I the Lord of sea and sky…

          There was unmistakable power in that still voice. Someone was asserting His power. Yet, there was no hint of pride nor of triumph. No smile of joy either. Instead, I sensed something else.

Seriousness.

And intent.

          Whenever I have such an experience, I trace the rest of the words of the song or hymn sung to me, to discern God’s will for me. And so, I did this time too.

          But the rest of the lyrics didn’t stir my spirit. Puzzled, I went back to the beginning.

I the Lord of sea and sky…

Again, that quiet power.

          Then, I became aware of the heavy rain pouring down outside. An unexpected change in the weather.

          Travelling to New Year Mass a little later, the rain almost blinding, we saw that little rivers had burst their banks, flooding the low-lying lands framing the highway. It had been happy and sunny just a week back on Christmas Day. How quickly things had changed.

I the Lord of sea and sky

          I pondered those words as we came upon damage to the road we were on. A portion to the side had given way, wrecked by the force of water from rain. The tiny, benign rivulet beside it was now a rushing, churning body of water. There hadn’t been much rain since last week so the speed at which the road had degraded was startling.

          It was a beautiful Mass and after that, more lovely hours followed. I treated myself to a new lippie and then, it was to the bookstore for books and stuff. We got everything we needed there quickly yet gently. Laughing and joking, we went off for lunch. Again, it was a simple yet happy time, the delicious food the icing on a sweet and tender day.

          It was then that one of our kids reminded us of a stop at an Apple store we had planned previously. I couldn’t believe how that had slipped our mind; we had talked so much about it before this. But there was nothing to be done now. We didn’t relish navigating city traffic back to that store. Besides, the weather wasn’t good, and we were a long way from home.

          Still in good cheer, we laughed off the missed stop and began the return journey home.

          Within an hour, the fast-moving traffic on the highway home had suddenly slowed. We discovered why soon enough: a big sinkhole had developed on the opposite side of the damage we had sighted earlier that morning. That entire section of the road was going to collapse soon. We were horrified but quickly thankful too that there was still some space available for vehicles to circumvent that damaged and dangerous portion and cross over safely. But even that bit was muddying and softening very quickly; it wasn’t going to hold out long enough. Collapse was imminent. Had we stopped at that Apple store, we would have arrived at this point hours later and be forced to make a very long detour to get home. Or get ourselves into something worse.

          Arriving at our town some time later, roadblocks were up: the highway was being closed to all northbound traffic. I felt so very sorry for those caught. It was New Year’s Day and many people needed that highway to travel to the city and out of state. I could only imagine the chaos and consternation. The rain didn’t help matters.

I the Lord of sea and sky

          Once home, I looked up the 2-week forecast. We were in for some unpleasant weather. A mad amount of rain. Wind. High waves. Sea and sky. Again, I was surprised. I had been regularly checking the forecasts and none of this had shown up before.

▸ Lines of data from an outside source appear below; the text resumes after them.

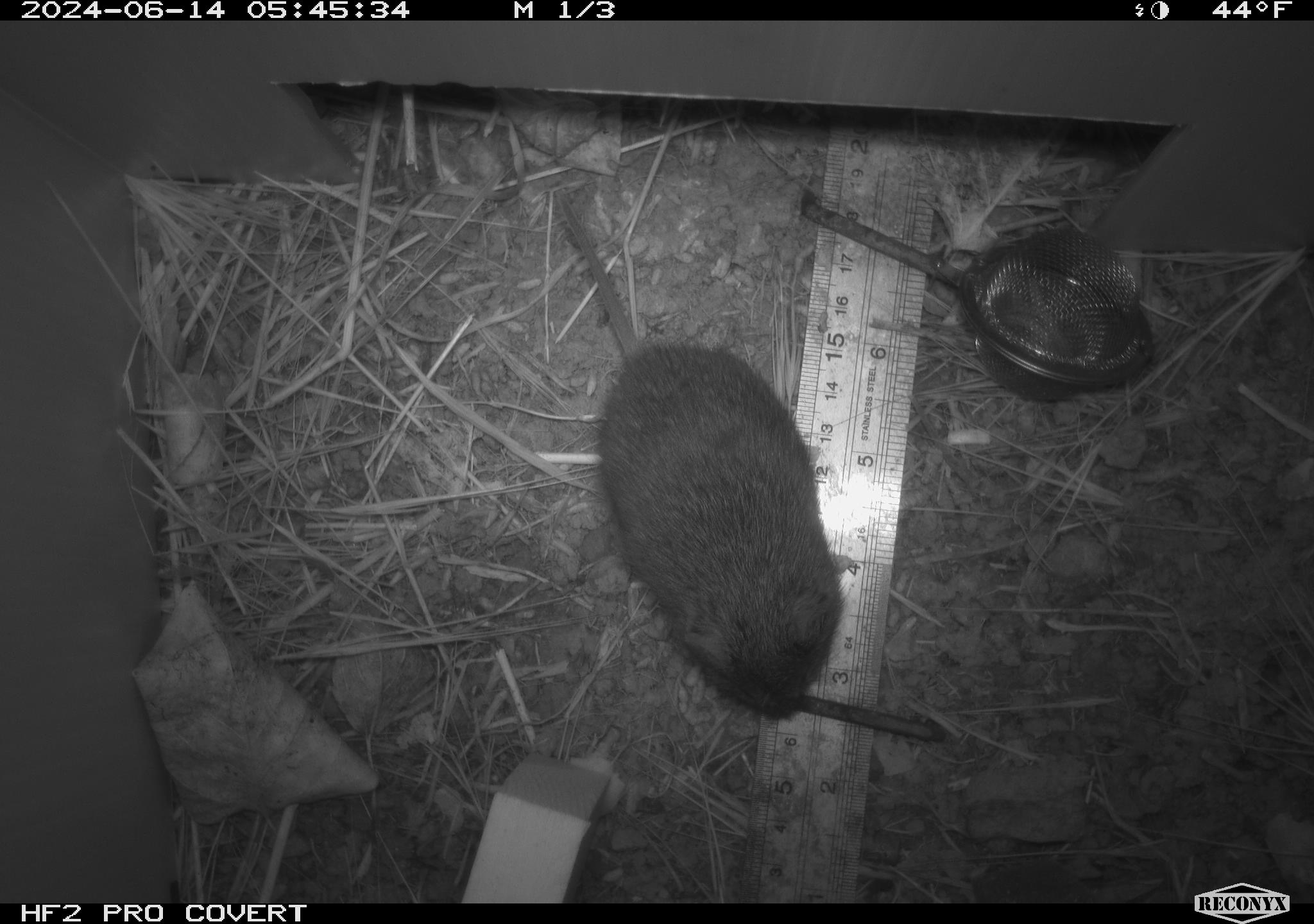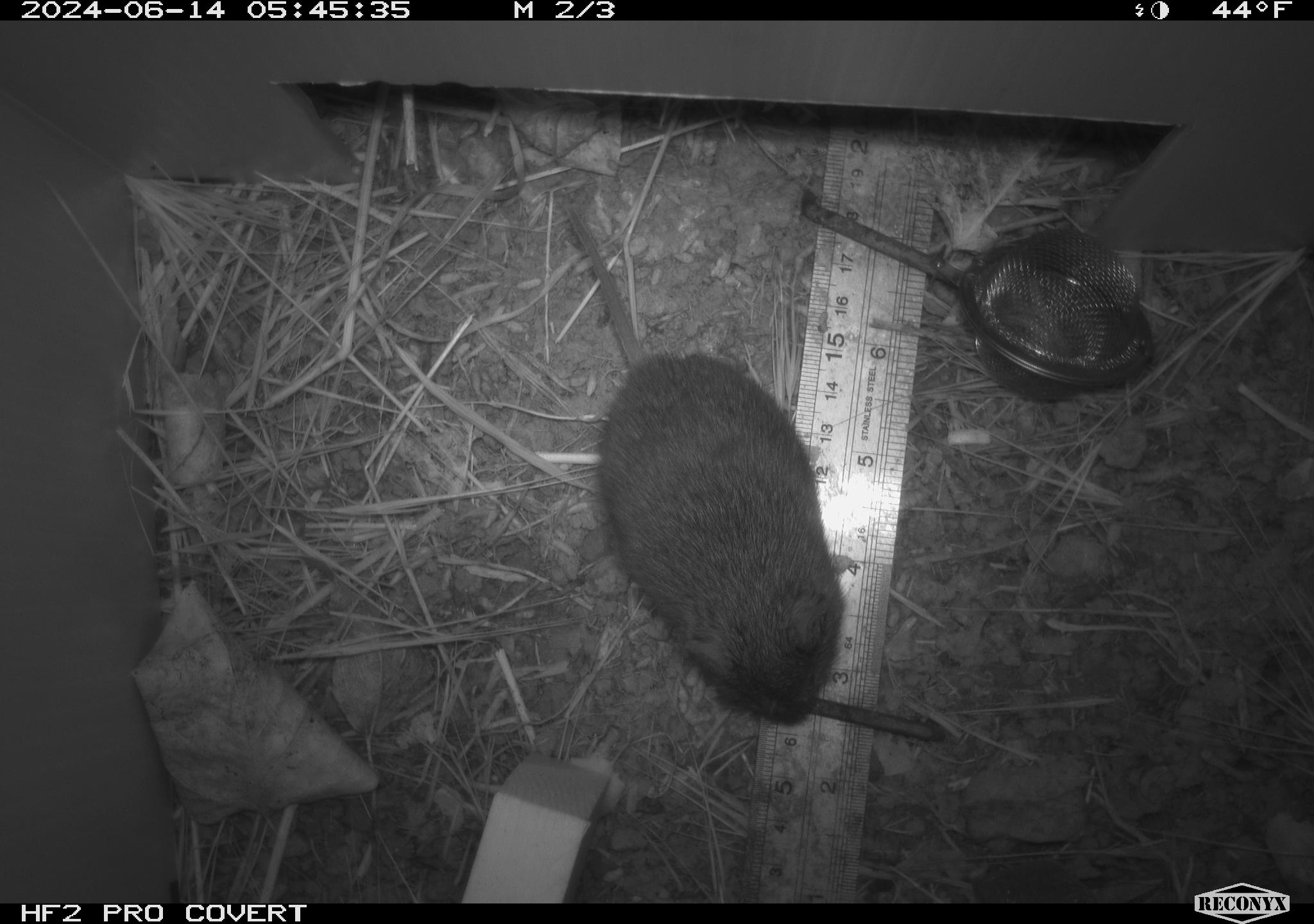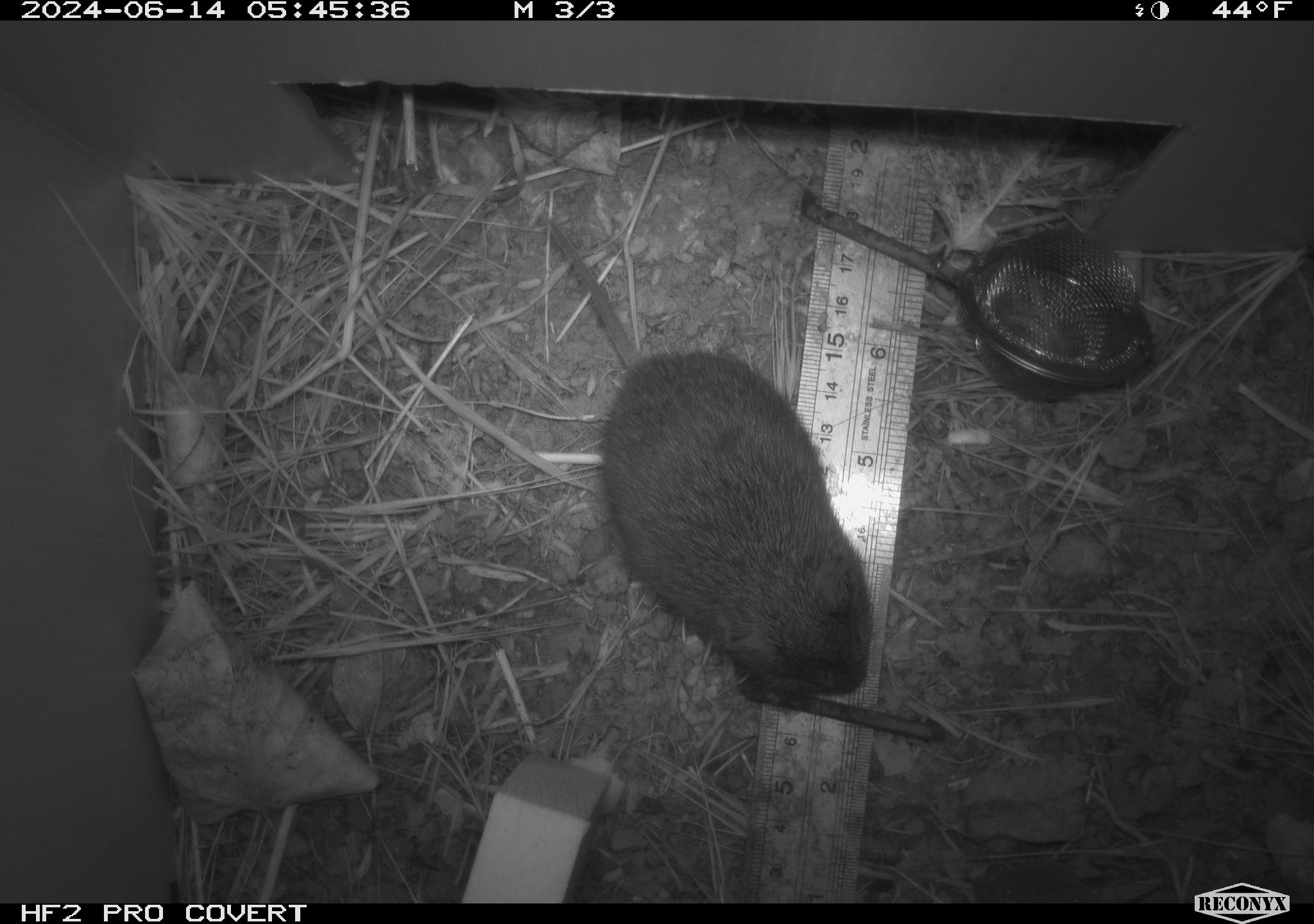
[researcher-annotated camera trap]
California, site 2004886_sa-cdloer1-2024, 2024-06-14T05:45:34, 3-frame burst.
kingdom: Animalia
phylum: Chordata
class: Mammalia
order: Rodentia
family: Cricetidae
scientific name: Arvicolinae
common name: voles, lemmings, and muskrats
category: arvicolinae subfamily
Arvicolinae subfamily (voles, lemmings, and muskrats) (Arvicolinae).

          Something had suddenly changed. Suddenly, I recalled something a woman had said weeks back.

The hour of change is upon us.

It hadn’t moved me then, but now I wondered if her spirit had been told something.

          Still, the weather the world over being what it is these days, nothing is certain. We might be in for crazy weather; we might not. In my country, at least, gone are the days when our hours generally obey forecasts.

I the Lord of sea and sky

          It’s unclear why God chose today to remind me of His sovereignty over sea and sky – the heavens and water. In my present state of peace and deep inner joy now, I am in a place I never want to leave. I am content to be here, content to rest and plumb the depths of quiet joy.

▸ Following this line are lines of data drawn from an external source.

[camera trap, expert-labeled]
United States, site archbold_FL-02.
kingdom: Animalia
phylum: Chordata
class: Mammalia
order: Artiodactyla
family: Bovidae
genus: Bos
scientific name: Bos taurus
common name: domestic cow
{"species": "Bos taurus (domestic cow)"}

          I am not quite ready for anything else. But the still voice roused me this morning to tell me that something is ahead. Something of sky and of sea. And I need to be ready. Whether it is in prayer or preparation, be it earth shaking or even something as simple as stocking up on essentials a little more to tide us over uncertainties.

          My heart burrows deeper into its blanket of peace. Happy yet alert.